RIFORMA ELETTORALE: UN’OCCASIONE UNICA, DA COGLIERE AL VOLO

GUAI SE I PARTITI DELLA MAGGIORANZA NON APPROFITTASSERO DI QUESTO ATTIMO MAGICO IRRIPETIBILE, PROPIZIO PER IL VARO DELLA NUOVA LEGGE, ATTARDANDOSI A DISCUTERE DI PROCEDURE E DI ALTRO

Editoriale di Antonio Polito pubblicato sul Corriere della Sera del 2 giugno 2013

Sembrava un’idea astuta quella di togliere dal tavolo del governo la pistola della legge elettorale, disarmando il Porcellum ma rinviando la riforma a data da destinarsi. Sembrava una buona idea innanzitutto per comprare tempo perchè, come ha detto Alfano al Foglio, “chi propone una riforma organica adesso, quando è chiaro che non c’è accordo, vuole solo sabotare il governo”. Ma anche gli espedienti più brillanti rimangono sempre espedienti. E questo non è tempo per espedienti. Il governo non è nato per garantirsi una durata, ma può durare solo se fa quelle due o tre cose per le quali è stato partorito dalla più eccezionale e irripetibile delle maggioranze parlamentari ed è stato accettato da un’opinione pubblica su tutto il resto spaccatissima. Vive perciò in un momento magico, che non durerà a lungo e non si ripeterà. Se non fa adesso le cose difficili, quando le potrà mai fare? Se non trova adesso un accordo su come farle, come può sperare di trovarlo in futuro?
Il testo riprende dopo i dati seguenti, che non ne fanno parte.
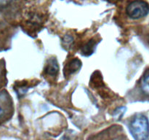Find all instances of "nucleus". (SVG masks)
<instances>
[{
  "instance_id": "nucleus-1",
  "label": "nucleus",
  "mask_w": 149,
  "mask_h": 140,
  "mask_svg": "<svg viewBox=\"0 0 149 140\" xmlns=\"http://www.w3.org/2000/svg\"><path fill=\"white\" fill-rule=\"evenodd\" d=\"M130 131L136 140H144L149 136L148 120L145 115L138 114L132 118L130 123Z\"/></svg>"
},
{
  "instance_id": "nucleus-2",
  "label": "nucleus",
  "mask_w": 149,
  "mask_h": 140,
  "mask_svg": "<svg viewBox=\"0 0 149 140\" xmlns=\"http://www.w3.org/2000/svg\"><path fill=\"white\" fill-rule=\"evenodd\" d=\"M126 12L128 17L137 20L146 17L148 15L149 6L143 0H135L128 4Z\"/></svg>"
},
{
  "instance_id": "nucleus-3",
  "label": "nucleus",
  "mask_w": 149,
  "mask_h": 140,
  "mask_svg": "<svg viewBox=\"0 0 149 140\" xmlns=\"http://www.w3.org/2000/svg\"><path fill=\"white\" fill-rule=\"evenodd\" d=\"M81 66V62L77 58L73 59L65 66L64 74L65 76H69L71 74L74 73L75 71H78Z\"/></svg>"
},
{
  "instance_id": "nucleus-4",
  "label": "nucleus",
  "mask_w": 149,
  "mask_h": 140,
  "mask_svg": "<svg viewBox=\"0 0 149 140\" xmlns=\"http://www.w3.org/2000/svg\"><path fill=\"white\" fill-rule=\"evenodd\" d=\"M58 64L55 58H51L47 64L45 72L49 76H55L58 72Z\"/></svg>"
},
{
  "instance_id": "nucleus-5",
  "label": "nucleus",
  "mask_w": 149,
  "mask_h": 140,
  "mask_svg": "<svg viewBox=\"0 0 149 140\" xmlns=\"http://www.w3.org/2000/svg\"><path fill=\"white\" fill-rule=\"evenodd\" d=\"M141 90L147 96H149V73L145 75L141 82Z\"/></svg>"
},
{
  "instance_id": "nucleus-6",
  "label": "nucleus",
  "mask_w": 149,
  "mask_h": 140,
  "mask_svg": "<svg viewBox=\"0 0 149 140\" xmlns=\"http://www.w3.org/2000/svg\"><path fill=\"white\" fill-rule=\"evenodd\" d=\"M12 0H0V6L1 7H5V6L8 5Z\"/></svg>"
},
{
  "instance_id": "nucleus-7",
  "label": "nucleus",
  "mask_w": 149,
  "mask_h": 140,
  "mask_svg": "<svg viewBox=\"0 0 149 140\" xmlns=\"http://www.w3.org/2000/svg\"><path fill=\"white\" fill-rule=\"evenodd\" d=\"M3 114H4V109H3V108L1 107V106L0 105V118L2 116Z\"/></svg>"
}]
</instances>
Questo vale soprattutto per la legge elettorale. Trattandosi della madre di tutte le leggi poiché regola il core business dei partiti, e cioè il sistema che traduce i voti in seggi, può essere cambiata solo in due modi: o con la forza, come fece il centrodestra con il Porcellum nel 2005, oppure sfruttando il velo dell’ignoranza, quell’istante in cui le elezioni sono troppo lontane e il risultato troppo incerto per poter fare calcoli di parte e dunque è più facile seguire l’interesse generale. Quel momento fatidico è questo, e va sfruttato. D’altra parte l’espediente della “clausola di salvaguardia”, e cioè di una riformicchia in attesa della riformissima, ha fatto la fine che si prevedeva: avendo messo a nudo l’ipocrisia del Pdl, che vorrebbe tenersi il Porcellum, e la divisione del Pd, che sui modelli elettorali litiga da prima di nascere, è ormai inservibile. Non resta che prendere il toro per le corna.
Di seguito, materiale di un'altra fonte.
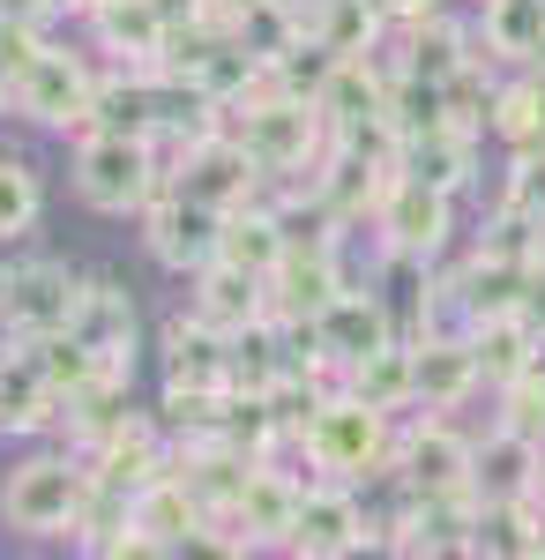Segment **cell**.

Tutti sanno che c’è un solo compromesso possibile tra Pd e Pdl, ed è il sistema francese. Consentirebbe al Pd di avere la legge elettorale a doppio turno che storicamente prediligeva l’Ulivo, e che lo ha servito molto bene nel voto per i sindaci. E consentirebbe al Pdl di avere finalmente una forma di presidenzialismo, ciò che il centrodestra insegue come un Santo Graal dalla “discesa in campo” del ’94. Un compromesso, dunque; ma anche, per la prima volta, un compromesso nobile, perchè la somma di due interessi produrrebbe un sistema istituzionale efficace, al posto del patchwork in cui sta soffocando la nostra democrazia.
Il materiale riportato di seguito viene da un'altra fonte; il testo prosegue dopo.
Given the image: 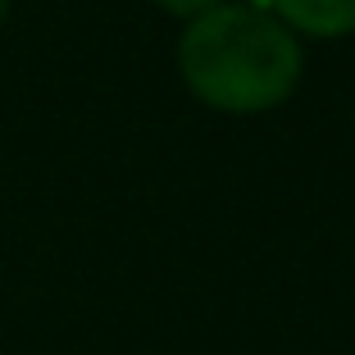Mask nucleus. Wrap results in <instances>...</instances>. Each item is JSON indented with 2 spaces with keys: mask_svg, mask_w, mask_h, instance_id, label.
Returning <instances> with one entry per match:
<instances>
[{
  "mask_svg": "<svg viewBox=\"0 0 355 355\" xmlns=\"http://www.w3.org/2000/svg\"><path fill=\"white\" fill-rule=\"evenodd\" d=\"M191 92L223 110H264L292 96L301 46L273 14L255 5H214L196 14L178 46Z\"/></svg>",
  "mask_w": 355,
  "mask_h": 355,
  "instance_id": "1",
  "label": "nucleus"
},
{
  "mask_svg": "<svg viewBox=\"0 0 355 355\" xmlns=\"http://www.w3.org/2000/svg\"><path fill=\"white\" fill-rule=\"evenodd\" d=\"M159 5H164V10H178V14H191V19H196V14L214 10L219 0H159Z\"/></svg>",
  "mask_w": 355,
  "mask_h": 355,
  "instance_id": "3",
  "label": "nucleus"
},
{
  "mask_svg": "<svg viewBox=\"0 0 355 355\" xmlns=\"http://www.w3.org/2000/svg\"><path fill=\"white\" fill-rule=\"evenodd\" d=\"M260 5L278 10L287 23H296L305 32H319V37L355 28V0H255V10Z\"/></svg>",
  "mask_w": 355,
  "mask_h": 355,
  "instance_id": "2",
  "label": "nucleus"
},
{
  "mask_svg": "<svg viewBox=\"0 0 355 355\" xmlns=\"http://www.w3.org/2000/svg\"><path fill=\"white\" fill-rule=\"evenodd\" d=\"M5 10H10V0H0V23H5Z\"/></svg>",
  "mask_w": 355,
  "mask_h": 355,
  "instance_id": "4",
  "label": "nucleus"
}]
</instances>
Se dunque il governo vuole comprare del tempo (e il varo della super-commissione per la riforma costituzionale di tempo ne regala già troppo, fino a ottobre) lo usi per ottenere dai partiti un accordo di massima sul sistema francese. Il Pd deve convincersi ad accettare l’elezione diretta del Capo dello Stato. E qui ci sono segnali importanti di apertura: da Prodi a Epifani, fino alle dichiarazioni di ieri di Enrico Letta. E il Pdl deve accettare il doppio turno, sconfiggendo le resistenze dei colonnelli senza truppe che preferiscono approfittare dell’anonimato del proporzionale per essere eletti con i voti di Berlusconi, piuttosto che misurare il proprio consenso elettorale nella battaglia dei collegi.

Se i partiti della strana maggioranza trovano un’intesa sulla forma di governo da qui alla ripresa autunnale, allora la riforma elettorale può essere fatta subito, anche sganciandola dalla più complessa e lunga procedura di revisione costituzionale. Altrimenti saremmo all’ennesima manifestazione di “inconcludenza”, contro la quale il presidente Napolitano ha alzato di nuovo la voce nel giorno del compleanno della Repubblica. La sanzione per il governo potrebbe essere la fine della sua ragion d’essere.